Keywords: ATB0,+; OCTN2; colon cancer; l-Carnitine; nanoparticles.

Figure 1.

(A) Particle size and size distribution of PLGA NPs and LC-PLGA NPs, (n = 3); (B) In vitro release profiles of free 5-FU, 5-FU-loaded PLGA NPs and LC-PLGA NPs (n = 3); (C) TEM image of PLGA NPs; (D) TEM image of 10% LC-PLGA NPs.

Figure 2.

(A) Expression of OCTN2 (SLC22A5) and ATB^0,+ (SLC6A14) proteins in MB231, MCF7 and Caco-2 cells, with β-actin as an internal control; (B) Uptake of coumarin 6 from bare nanoparticles (PLGA NPs) and L-carnitine conjugated nanoparticles (LC-PLGA NPs) in these three cell lines; (C) Effect of Na⁺ and Cl^– on the uptake of coumarin 6 from LC-PLGA NPs; (D) Effect of specific inhibitors (α-MT and glycine for ATB^0,+, L-carnitine for OCTN2) on the uptake of coumarin 6 from LC-PLGA NPs. Data are shown as mean ± SD, n = 3. *, p < .05, **, p < .01, ***, p < .001, compared to uptake in NaCl buffer (C, D).

* DATASET EXCERPTS
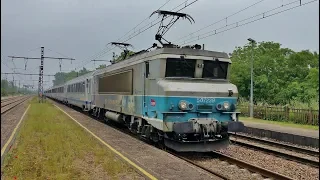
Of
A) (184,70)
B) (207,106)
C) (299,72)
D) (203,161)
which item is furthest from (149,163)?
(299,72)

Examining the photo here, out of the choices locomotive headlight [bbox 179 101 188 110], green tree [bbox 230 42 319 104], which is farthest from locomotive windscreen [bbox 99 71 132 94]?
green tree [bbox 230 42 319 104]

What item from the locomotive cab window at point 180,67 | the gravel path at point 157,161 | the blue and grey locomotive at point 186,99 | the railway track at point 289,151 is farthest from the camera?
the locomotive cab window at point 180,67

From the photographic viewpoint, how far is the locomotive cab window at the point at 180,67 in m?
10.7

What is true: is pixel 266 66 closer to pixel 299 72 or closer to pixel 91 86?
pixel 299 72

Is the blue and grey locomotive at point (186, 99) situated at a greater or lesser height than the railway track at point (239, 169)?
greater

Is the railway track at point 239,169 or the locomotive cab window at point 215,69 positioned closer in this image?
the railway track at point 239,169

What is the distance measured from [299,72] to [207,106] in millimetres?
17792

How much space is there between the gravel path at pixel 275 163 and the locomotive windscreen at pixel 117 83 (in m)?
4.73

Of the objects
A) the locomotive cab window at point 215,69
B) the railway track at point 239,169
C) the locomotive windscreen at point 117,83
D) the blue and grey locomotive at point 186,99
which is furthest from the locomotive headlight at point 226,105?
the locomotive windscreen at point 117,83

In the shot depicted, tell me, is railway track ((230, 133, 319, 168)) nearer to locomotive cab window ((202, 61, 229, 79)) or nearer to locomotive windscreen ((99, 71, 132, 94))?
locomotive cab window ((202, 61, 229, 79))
---
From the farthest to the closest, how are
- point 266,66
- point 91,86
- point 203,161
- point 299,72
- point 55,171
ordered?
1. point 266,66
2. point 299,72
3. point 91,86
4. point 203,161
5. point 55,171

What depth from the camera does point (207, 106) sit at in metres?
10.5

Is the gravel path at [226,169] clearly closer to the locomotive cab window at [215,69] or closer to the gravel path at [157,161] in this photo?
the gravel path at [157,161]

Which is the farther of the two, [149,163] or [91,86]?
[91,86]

* WHAT YOU WILL DO
Please quote the part of the nanoparticle text that opens with the words containing "(A) Particle size" and closes with "10% LC-PLGA NPs.".

* EXPECTED OUTPUT
(A) Particle size and size distribution of PLGA NPs and LC-PLGA NPs, (n = 3); (B) In vitro release profiles of free 5-FU, 5-FU-loaded PLGA NPs and LC-PLGA NPs (n = 3); (C) TEM image of PLGA NPs; (D) TEM image of 10% LC-PLGA NPs.